**Work to complete**
Reproduce verbatim the entries from the line containing "Is (777,425) nearer" through the last of the entries, including both ends.

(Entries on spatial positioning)
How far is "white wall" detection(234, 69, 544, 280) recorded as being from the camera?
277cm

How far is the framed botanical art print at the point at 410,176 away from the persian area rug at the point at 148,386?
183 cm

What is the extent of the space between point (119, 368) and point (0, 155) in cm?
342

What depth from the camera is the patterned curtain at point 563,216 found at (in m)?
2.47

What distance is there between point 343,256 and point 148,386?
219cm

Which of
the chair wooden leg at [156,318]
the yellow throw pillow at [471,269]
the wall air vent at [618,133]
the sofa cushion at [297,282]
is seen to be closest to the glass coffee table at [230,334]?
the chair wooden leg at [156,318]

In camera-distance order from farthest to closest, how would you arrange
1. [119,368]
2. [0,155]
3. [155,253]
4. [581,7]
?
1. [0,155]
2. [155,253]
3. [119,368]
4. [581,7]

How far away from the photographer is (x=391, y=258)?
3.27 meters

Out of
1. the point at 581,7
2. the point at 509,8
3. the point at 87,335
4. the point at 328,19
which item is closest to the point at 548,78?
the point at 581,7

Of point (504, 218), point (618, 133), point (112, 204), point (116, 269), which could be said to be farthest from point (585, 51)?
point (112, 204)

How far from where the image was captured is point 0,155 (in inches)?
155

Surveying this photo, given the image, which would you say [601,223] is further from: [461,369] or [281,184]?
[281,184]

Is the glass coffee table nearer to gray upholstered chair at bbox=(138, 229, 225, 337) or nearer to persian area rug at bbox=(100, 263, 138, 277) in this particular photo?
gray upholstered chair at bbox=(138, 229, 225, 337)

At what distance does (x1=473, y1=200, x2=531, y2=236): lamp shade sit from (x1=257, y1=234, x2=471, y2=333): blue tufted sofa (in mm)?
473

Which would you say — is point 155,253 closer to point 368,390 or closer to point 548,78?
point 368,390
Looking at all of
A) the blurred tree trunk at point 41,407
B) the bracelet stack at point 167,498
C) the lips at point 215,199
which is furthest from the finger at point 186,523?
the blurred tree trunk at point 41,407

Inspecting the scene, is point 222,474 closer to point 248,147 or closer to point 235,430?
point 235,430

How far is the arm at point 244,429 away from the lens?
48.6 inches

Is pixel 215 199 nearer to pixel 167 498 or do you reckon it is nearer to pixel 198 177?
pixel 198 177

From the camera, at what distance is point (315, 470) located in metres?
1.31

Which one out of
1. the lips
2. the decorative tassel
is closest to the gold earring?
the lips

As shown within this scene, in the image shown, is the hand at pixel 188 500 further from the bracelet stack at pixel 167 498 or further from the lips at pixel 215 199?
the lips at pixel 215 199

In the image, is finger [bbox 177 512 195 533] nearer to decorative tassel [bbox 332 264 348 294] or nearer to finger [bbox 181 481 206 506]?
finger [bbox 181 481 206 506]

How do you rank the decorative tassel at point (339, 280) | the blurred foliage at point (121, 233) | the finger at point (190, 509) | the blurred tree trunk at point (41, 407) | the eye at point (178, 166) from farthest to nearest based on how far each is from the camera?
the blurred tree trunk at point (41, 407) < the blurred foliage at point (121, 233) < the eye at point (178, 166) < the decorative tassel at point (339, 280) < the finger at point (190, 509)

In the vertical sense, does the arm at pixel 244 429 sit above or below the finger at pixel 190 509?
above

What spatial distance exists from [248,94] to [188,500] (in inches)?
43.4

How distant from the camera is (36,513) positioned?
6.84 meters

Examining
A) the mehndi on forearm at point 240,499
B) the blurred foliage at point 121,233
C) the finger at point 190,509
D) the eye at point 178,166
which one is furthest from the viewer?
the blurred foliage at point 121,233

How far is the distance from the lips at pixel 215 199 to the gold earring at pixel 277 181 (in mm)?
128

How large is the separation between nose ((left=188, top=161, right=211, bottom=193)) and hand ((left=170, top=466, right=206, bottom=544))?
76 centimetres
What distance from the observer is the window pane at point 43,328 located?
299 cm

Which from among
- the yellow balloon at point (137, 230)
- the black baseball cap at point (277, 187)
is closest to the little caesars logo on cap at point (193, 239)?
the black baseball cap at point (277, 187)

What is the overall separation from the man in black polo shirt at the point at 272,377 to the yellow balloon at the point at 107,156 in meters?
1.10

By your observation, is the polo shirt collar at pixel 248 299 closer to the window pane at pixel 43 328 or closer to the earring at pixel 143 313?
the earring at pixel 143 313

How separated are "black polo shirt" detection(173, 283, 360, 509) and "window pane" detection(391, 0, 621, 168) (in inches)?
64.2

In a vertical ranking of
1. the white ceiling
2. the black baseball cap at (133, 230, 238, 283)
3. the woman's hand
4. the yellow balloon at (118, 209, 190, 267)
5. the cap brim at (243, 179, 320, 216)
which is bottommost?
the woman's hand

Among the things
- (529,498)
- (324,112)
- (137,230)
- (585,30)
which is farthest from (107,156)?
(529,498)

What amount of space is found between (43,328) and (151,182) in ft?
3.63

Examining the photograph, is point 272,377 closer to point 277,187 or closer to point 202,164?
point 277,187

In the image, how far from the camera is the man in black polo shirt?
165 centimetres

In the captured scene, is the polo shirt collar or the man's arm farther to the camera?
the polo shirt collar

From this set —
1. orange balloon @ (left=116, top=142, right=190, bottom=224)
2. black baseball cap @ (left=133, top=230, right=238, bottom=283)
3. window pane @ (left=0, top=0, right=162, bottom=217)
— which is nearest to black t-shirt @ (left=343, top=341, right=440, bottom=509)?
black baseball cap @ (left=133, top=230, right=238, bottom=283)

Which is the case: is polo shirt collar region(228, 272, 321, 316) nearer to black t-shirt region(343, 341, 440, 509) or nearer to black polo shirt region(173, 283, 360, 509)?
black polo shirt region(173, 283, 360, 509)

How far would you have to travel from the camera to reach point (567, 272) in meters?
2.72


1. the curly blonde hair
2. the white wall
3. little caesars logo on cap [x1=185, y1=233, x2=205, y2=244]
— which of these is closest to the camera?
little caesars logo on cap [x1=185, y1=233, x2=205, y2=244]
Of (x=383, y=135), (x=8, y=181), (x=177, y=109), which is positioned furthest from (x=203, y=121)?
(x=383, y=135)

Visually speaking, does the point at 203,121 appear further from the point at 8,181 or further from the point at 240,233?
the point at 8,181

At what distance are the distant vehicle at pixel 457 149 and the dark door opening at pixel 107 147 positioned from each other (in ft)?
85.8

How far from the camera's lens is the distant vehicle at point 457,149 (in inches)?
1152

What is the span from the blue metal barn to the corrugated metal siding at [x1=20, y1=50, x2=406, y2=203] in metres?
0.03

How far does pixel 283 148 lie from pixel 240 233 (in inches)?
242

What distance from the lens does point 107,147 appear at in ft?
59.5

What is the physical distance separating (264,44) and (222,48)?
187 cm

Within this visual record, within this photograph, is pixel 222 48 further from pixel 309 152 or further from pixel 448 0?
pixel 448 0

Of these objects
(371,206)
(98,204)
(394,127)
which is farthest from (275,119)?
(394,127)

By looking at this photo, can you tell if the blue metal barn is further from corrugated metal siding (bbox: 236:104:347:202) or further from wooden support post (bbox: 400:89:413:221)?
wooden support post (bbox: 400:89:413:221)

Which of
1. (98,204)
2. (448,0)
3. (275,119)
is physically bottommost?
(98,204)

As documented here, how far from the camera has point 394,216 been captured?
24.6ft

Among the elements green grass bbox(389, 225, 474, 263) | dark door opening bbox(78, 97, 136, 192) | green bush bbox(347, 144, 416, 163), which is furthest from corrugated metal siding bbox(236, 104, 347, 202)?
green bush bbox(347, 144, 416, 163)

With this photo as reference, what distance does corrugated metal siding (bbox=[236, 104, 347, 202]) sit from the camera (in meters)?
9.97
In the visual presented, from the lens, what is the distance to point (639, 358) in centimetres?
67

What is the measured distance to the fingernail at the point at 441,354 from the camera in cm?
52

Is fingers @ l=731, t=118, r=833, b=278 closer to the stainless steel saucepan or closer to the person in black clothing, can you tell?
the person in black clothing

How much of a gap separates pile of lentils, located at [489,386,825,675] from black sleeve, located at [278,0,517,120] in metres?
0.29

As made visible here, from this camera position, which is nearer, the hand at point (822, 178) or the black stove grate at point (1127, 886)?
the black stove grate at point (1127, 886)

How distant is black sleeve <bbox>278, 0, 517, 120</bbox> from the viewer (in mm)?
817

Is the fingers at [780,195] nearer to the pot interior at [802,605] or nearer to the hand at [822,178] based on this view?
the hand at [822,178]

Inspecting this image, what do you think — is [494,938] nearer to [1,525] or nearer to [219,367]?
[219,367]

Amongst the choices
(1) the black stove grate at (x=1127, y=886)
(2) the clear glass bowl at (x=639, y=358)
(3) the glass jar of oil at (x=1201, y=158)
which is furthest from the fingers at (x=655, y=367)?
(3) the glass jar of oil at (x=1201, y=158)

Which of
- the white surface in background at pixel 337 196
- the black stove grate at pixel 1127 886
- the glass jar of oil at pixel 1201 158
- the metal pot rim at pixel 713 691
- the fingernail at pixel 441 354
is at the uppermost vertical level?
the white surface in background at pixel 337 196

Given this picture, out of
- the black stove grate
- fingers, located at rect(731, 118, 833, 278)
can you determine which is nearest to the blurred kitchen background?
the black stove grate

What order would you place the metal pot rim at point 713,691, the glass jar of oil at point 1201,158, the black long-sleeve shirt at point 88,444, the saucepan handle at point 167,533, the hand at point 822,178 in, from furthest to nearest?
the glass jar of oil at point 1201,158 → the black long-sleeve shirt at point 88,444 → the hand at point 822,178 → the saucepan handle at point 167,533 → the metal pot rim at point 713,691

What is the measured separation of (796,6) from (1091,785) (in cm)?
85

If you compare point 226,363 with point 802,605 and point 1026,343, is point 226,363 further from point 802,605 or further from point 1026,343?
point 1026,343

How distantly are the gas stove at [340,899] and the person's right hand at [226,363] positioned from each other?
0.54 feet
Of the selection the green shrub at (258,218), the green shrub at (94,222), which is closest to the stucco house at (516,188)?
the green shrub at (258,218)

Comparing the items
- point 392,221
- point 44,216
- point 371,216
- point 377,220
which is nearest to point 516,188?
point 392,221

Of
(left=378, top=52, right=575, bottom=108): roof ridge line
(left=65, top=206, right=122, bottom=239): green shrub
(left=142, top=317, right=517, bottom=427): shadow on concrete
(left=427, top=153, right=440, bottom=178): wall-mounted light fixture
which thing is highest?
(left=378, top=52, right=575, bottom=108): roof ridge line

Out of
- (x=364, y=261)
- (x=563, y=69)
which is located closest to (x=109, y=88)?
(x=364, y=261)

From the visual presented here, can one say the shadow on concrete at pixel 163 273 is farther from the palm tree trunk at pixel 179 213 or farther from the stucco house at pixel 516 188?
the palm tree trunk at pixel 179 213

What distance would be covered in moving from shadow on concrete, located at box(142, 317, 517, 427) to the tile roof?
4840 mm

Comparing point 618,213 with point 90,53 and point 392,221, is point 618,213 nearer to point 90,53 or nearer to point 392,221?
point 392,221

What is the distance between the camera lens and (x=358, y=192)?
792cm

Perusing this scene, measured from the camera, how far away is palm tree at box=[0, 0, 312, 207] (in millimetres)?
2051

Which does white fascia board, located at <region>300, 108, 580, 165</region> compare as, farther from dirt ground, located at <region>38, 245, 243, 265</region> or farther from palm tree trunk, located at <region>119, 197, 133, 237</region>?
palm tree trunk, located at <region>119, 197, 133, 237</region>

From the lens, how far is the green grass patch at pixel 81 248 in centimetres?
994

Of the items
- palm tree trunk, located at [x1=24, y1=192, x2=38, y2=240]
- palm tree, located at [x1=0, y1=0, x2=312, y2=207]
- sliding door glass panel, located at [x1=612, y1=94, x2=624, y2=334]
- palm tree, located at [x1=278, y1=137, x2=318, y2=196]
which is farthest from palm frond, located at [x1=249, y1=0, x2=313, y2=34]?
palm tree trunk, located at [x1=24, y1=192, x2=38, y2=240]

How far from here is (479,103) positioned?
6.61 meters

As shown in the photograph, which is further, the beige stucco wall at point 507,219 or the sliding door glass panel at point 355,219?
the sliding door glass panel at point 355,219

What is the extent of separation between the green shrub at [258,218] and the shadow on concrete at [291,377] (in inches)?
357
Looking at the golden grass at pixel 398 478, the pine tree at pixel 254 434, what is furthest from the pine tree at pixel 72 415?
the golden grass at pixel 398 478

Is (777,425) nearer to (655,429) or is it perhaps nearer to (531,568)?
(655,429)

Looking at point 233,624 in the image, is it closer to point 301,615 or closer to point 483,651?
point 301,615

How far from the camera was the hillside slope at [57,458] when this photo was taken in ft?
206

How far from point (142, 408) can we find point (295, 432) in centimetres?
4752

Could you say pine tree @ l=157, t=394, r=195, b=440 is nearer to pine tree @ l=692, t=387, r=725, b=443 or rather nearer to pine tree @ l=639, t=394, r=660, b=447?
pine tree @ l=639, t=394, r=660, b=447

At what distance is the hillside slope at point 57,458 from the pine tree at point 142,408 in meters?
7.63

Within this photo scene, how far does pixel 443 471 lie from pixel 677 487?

**Written reply**
Is (777,425) nearer to (655,429) or is it perhaps nearer to (531,568)?
(655,429)

Looking at point 233,624 in the image, is it closer to point 301,615 or closer to point 483,651?
point 301,615

How far from the camera was the hillside slope at [57,458] when this photo was taken in ft?
206

How far from point (142, 408) can we find point (295, 432) in centimetres?
4752

Could you say pine tree @ l=157, t=394, r=195, b=440 is nearer to pine tree @ l=692, t=387, r=725, b=443 or rather nearer to pine tree @ l=639, t=394, r=660, b=447?
pine tree @ l=639, t=394, r=660, b=447

At what distance is the hillside slope at point 57,458 from the pine tree at point 142,408 in meters?
7.63

Within this photo scene, how far does pixel 443 471 lie from pixel 677 487?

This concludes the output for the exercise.